> _WHAT YOU SHOULD DO_
Would you set down the lines running from the one that holds "Cute boy with" to the final line of the listing, both included, exactly and with no others?

> _RECORD SET_

Start of Block

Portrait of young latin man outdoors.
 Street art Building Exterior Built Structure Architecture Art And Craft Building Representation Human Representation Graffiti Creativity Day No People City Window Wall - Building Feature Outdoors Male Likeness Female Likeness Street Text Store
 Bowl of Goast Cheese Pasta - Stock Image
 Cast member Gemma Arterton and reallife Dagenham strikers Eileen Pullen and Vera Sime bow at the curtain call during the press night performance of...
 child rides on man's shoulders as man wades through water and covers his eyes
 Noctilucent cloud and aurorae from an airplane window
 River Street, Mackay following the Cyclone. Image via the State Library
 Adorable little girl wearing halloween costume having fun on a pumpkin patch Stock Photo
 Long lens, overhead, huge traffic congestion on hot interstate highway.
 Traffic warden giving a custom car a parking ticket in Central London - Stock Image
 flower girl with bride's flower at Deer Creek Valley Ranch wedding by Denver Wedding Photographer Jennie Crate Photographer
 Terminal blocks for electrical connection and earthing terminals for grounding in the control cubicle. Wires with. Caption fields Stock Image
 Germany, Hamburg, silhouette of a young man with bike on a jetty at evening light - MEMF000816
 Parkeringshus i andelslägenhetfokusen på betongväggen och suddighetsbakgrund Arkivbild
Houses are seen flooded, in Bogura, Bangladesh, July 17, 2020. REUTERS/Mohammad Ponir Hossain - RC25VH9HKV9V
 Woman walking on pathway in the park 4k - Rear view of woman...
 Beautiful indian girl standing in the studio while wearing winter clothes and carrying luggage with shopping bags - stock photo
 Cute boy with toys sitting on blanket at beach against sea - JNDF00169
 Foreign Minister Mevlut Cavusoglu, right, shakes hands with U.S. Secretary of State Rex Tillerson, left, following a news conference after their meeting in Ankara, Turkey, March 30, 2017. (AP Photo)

End of Block

> _TASK RESPONSE_
 Cute boy with toys sitting on blanket at beach against sea - JNDF00169
 Foreign Minister Mevlut Cavusoglu, right, shakes hands with U.S. Secretary of State Rex Tillerson, left, following a news conference after their meeting in Ankara, Turkey, March 30, 2017. (AP Photo)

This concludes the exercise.